--- Begin ---
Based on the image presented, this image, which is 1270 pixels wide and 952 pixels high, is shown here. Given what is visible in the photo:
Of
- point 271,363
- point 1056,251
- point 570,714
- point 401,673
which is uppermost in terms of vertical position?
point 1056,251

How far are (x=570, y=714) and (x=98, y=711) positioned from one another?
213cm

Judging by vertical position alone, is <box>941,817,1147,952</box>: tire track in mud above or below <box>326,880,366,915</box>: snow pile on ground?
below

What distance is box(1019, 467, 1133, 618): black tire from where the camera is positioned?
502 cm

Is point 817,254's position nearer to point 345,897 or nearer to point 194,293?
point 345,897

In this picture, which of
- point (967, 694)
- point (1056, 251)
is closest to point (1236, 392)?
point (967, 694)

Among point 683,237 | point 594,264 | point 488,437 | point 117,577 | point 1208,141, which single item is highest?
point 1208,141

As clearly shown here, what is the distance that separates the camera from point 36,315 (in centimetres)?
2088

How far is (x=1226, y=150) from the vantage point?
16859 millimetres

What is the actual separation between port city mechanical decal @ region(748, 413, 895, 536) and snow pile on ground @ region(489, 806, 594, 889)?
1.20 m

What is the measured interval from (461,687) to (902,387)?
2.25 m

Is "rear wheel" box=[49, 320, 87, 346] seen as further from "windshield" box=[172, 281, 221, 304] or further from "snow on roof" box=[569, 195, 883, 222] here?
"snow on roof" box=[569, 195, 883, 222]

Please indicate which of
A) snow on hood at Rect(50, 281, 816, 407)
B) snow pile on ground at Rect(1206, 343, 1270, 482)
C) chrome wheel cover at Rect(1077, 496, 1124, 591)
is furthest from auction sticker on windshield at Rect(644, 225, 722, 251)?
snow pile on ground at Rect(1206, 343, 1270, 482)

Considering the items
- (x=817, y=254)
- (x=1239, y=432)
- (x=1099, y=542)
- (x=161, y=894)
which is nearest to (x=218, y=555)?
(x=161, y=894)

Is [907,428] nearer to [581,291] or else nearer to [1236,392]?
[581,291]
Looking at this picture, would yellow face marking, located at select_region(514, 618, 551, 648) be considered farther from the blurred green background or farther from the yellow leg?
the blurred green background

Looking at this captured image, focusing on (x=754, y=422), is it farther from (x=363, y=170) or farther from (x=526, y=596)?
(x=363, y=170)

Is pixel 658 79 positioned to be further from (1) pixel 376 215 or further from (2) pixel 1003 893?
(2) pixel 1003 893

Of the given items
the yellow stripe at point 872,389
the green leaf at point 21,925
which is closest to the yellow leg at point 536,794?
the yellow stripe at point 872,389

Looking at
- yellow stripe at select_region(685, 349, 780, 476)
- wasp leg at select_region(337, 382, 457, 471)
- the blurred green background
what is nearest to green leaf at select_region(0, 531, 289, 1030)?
--- End ---
- **Exercise description**: Retype all the material above precisely, with no line left out.

- **In response**:
Based on the image presented, this image, which is 1270 pixels wide and 952 pixels high, is shown here. Given what is visible in the photo:
Of
- point 271,363
- point 1056,251
- point 570,714
- point 401,673
which is uppermost in terms of vertical position?
point 1056,251

How far are (x=570, y=714) and (x=98, y=711) positioned from one another?
213cm

Judging by vertical position alone, is <box>941,817,1147,952</box>: tire track in mud above or below <box>326,880,366,915</box>: snow pile on ground?
below

What distance is box(1019, 467, 1133, 618): black tire from where the camera is positioned?
502 cm

Is point 817,254's position nearer to point 345,897 or nearer to point 194,293?
point 345,897

In this picture, which of
- point (967, 694)
- point (1056, 251)
is closest to point (1236, 392)?
point (967, 694)

Among point 683,237 | point 594,264 | point 488,437 | point 117,577 | point 1208,141, which single item is highest?
point 1208,141

As clearly shown here, what is the distance that separates the camera from point 36,315 (in centimetres)?
2088

How far is (x=1226, y=150) from the vantage point?
16859 millimetres

What is the actual separation between port city mechanical decal @ region(748, 413, 895, 536) and snow pile on ground @ region(489, 806, 594, 889)?
1.20 m

What is the measured interval from (461,687) to (902,387)?
2.25 m

Is "rear wheel" box=[49, 320, 87, 346] seen as further from "windshield" box=[172, 281, 221, 304] or further from "snow on roof" box=[569, 195, 883, 222] here?
"snow on roof" box=[569, 195, 883, 222]

Please indicate which of
A) snow on hood at Rect(50, 281, 816, 407)
B) snow pile on ground at Rect(1206, 343, 1270, 482)
C) chrome wheel cover at Rect(1077, 496, 1124, 591)
is furthest from auction sticker on windshield at Rect(644, 225, 722, 251)?
snow pile on ground at Rect(1206, 343, 1270, 482)

Considering the items
- (x=817, y=254)
- (x=1239, y=432)
- (x=1099, y=542)
- (x=161, y=894)
which is nearest to (x=218, y=555)?
(x=161, y=894)

Is [907,428] nearer to [581,291] or else nearer to [1236,392]?
[581,291]
Looking at this picture, would yellow face marking, located at select_region(514, 618, 551, 648) be considered farther from the blurred green background or farther from the yellow leg?
the blurred green background

Looking at this captured image, focusing on (x=754, y=422), is it farther from (x=363, y=170) or farther from (x=526, y=596)?
(x=363, y=170)

Is pixel 658 79 positioned to be further from (1) pixel 376 215 or further from (2) pixel 1003 893?
(2) pixel 1003 893

Of the given items
the yellow stripe at point 872,389
the green leaf at point 21,925
which is closest to the yellow leg at point 536,794?
the yellow stripe at point 872,389

Looking at
- yellow stripe at select_region(685, 349, 780, 476)
- wasp leg at select_region(337, 382, 457, 471)
- the blurred green background
what is nearest to green leaf at select_region(0, 531, 289, 1030)?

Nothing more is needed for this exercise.